[LIST OF TASKS]
(1) Repeat the part of the war crimes court article from "Instead, the United" to "Yemen and Israel." word for word.
(2) Go on with the article about the Senate and the international war crimes court, picking up right after its last sentence.

US Sens. Fight International Court
Jul. 24, 1998
WASHINGTON (AP) _ Frustrated by the United States' failure to get the kind of international war crimes court it wanted, Senate critics asked the Clinton administration to work toward the court's demise.
Sen. Rod Grams, R-Minn., said Thursday he hoped the war crimes tribunal approved by 120 countries in Rome last week would ``share the same fate as the League of Nations, and collapses without U.S. support.''
In a major diplomatic setback, the United States declined to sign a treaty creating the court it promoted for years because American officials felt the final accord yielded too much prosecutorial power to the new court, leaving U.S. troops and citizens vulnerable to what they said was potentially unfair prosecution.
Instead, the United States watched much of the world, including most of its closest allies, approve the treaty in spite of long-argued U.S. reservations. In voting against it, the United States found itself siding only with countries frequently accused of human rights violations: Iraq, China, Libya, Qatar, Yemen and Israel.

[SUPPLIED INFORMATION]
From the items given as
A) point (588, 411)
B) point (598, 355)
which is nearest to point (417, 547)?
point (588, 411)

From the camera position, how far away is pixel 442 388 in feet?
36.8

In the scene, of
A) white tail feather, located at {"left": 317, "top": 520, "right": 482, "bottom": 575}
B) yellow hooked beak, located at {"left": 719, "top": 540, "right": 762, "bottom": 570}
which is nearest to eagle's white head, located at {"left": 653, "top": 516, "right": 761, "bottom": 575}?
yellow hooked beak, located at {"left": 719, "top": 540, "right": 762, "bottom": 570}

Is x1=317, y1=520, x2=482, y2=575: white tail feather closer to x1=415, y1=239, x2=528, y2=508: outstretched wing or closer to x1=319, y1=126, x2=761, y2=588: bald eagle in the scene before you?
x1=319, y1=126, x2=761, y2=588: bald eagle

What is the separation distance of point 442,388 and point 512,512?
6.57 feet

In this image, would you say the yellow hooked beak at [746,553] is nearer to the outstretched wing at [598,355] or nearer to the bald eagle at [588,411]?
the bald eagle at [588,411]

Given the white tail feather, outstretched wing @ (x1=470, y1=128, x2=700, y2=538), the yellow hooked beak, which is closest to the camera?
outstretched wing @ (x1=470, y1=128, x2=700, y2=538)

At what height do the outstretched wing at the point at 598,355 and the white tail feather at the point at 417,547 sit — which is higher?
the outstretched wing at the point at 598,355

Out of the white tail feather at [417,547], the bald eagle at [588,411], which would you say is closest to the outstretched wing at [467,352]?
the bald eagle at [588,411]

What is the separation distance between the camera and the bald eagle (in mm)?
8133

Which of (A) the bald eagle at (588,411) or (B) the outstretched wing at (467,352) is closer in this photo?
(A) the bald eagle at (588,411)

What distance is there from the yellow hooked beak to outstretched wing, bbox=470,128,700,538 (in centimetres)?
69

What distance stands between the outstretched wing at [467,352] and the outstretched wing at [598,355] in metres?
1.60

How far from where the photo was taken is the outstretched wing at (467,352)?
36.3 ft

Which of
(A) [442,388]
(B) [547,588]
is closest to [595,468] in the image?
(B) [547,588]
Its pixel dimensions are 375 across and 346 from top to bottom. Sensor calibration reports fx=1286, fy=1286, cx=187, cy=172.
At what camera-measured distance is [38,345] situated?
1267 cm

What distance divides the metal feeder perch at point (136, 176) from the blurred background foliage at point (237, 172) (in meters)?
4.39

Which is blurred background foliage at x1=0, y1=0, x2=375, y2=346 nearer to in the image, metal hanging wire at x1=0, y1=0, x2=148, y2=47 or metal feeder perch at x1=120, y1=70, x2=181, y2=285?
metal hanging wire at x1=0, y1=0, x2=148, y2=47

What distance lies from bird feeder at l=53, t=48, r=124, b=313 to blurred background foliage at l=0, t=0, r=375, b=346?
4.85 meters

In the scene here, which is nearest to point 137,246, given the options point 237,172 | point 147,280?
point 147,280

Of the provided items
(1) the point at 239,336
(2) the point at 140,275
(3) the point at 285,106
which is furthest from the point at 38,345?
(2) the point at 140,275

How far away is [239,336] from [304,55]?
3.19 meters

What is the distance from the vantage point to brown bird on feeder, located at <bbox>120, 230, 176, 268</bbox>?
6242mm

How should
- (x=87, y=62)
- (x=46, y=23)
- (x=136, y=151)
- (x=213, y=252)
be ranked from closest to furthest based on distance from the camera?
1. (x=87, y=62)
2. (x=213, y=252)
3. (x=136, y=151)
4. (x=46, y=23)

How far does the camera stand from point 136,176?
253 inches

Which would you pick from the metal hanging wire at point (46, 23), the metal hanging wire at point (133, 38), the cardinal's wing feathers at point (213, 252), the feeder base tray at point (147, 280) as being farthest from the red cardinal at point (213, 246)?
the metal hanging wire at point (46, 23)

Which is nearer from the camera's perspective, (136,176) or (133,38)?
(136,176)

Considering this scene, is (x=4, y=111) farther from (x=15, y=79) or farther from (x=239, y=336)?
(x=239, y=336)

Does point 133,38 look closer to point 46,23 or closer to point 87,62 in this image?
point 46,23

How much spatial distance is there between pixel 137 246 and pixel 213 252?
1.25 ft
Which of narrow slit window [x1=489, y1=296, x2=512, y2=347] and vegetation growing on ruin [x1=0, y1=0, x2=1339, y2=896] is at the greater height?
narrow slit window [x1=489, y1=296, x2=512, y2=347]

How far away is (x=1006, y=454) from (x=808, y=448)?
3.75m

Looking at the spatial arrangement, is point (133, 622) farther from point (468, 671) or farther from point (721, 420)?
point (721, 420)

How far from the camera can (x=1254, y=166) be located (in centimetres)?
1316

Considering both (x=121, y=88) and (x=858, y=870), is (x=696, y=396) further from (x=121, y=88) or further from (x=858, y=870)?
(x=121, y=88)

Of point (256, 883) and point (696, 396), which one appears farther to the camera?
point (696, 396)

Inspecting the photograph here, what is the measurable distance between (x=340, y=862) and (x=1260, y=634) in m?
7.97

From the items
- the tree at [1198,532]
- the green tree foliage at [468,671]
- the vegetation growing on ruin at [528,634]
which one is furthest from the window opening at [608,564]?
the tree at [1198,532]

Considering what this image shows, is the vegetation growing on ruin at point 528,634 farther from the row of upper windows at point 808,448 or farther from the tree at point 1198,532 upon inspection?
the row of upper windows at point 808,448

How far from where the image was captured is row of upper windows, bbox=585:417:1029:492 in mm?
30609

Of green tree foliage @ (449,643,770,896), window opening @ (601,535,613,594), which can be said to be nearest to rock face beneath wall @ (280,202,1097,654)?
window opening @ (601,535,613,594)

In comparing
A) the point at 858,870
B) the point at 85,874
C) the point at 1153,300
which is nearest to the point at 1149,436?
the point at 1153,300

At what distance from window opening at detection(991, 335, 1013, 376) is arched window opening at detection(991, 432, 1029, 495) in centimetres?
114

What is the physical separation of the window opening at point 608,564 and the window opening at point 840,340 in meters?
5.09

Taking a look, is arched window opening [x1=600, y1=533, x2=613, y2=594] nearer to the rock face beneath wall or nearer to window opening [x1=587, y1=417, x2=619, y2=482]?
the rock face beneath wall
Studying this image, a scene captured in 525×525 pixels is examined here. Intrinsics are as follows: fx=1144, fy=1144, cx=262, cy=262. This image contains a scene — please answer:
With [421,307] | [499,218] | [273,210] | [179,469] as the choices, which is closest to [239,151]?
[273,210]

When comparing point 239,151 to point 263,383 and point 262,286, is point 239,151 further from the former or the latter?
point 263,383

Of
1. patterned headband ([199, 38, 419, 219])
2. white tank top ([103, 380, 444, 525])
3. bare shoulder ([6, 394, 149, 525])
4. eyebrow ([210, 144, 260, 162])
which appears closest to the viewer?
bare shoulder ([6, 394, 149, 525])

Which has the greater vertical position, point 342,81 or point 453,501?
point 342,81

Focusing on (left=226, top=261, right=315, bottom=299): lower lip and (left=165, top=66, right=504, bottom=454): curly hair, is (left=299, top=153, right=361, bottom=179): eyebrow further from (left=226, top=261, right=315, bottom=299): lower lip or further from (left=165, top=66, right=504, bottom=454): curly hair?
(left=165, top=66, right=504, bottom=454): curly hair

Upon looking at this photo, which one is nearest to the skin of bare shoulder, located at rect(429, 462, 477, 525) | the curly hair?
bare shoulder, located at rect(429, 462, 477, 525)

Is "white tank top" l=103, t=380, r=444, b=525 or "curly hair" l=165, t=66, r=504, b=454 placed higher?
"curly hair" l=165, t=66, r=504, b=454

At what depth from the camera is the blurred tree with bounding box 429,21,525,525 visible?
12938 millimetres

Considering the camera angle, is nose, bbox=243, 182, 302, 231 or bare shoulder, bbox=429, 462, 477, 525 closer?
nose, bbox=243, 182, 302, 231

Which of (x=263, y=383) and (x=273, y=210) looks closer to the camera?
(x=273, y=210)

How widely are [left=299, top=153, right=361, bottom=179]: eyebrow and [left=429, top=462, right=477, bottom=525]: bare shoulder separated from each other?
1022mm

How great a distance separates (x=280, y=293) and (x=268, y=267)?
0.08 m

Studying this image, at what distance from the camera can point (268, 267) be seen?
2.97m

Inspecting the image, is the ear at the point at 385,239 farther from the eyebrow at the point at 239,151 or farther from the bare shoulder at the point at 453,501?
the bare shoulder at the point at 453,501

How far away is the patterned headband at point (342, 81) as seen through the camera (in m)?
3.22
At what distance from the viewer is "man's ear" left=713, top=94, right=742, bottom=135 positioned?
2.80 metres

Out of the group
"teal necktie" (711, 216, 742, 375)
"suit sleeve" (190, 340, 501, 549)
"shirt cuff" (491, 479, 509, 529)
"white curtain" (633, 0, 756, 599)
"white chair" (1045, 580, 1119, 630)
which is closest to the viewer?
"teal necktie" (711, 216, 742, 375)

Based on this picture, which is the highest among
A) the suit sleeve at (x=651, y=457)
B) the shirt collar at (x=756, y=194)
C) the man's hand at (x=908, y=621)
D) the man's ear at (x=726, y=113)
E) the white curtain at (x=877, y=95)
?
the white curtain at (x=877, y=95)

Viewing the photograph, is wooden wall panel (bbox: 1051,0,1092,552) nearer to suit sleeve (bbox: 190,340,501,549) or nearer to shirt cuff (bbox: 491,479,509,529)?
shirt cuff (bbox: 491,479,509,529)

[PER-TASK OUTPUTS]
(1)
Instead, the United States watched much of the world, including most of its closest allies, approve the treaty in spite of long-argued U.S. reservations. In voting against it, the United States found itself siding only with countries frequently accused of human rights violations: Iraq, China, Libya, Qatar, Yemen and Israel.

(2)
Sen. Jesse Helms, R-N.C., chairman of the Senate Foreign Relations Committee, nonetheless said, ``The United States must fight this treaty.''
Helms promised to seek assurances from Secretary of State Madeleine Albright that all future extradition treaties exempt U.S. citizens from prosecution by the new court and that U.S. soldiers not participate in NATO or U.N. operations until allies agree that the troops would not be subject to the court's jurisdiction.
Helms also said the United States should renegotiate with its allies agreements that govern the operations of U.S. forces deployed abroad and not station American troops in countries that refuse to exempt them from the new court's authority.
The Clinton administration has not yet decided what action it will take on the treaty, but holds out hope it can persuade other countries to amend it to U.S. specifications, chief U.S. negotiator David Scheffer told a Senate panel.
Sen. Dianne Feinstein, D-Calif., also expressed hope that the treaty could be altered to conform to U.S. concerns. ``The victims of the atrocities and the war crimes of this century demand our continued effort,'' she said.
The treaty must be ratified by 60 countries before taking effect, a process that could take years.
The new court _ based at The Hague, Netherlands, site of the current Yugoslav war crimes tribunal _ will seek to bring individuals to justice for genocide, crimes against humanity, war crimes and aggression, a crime the signatory nations plan to define later.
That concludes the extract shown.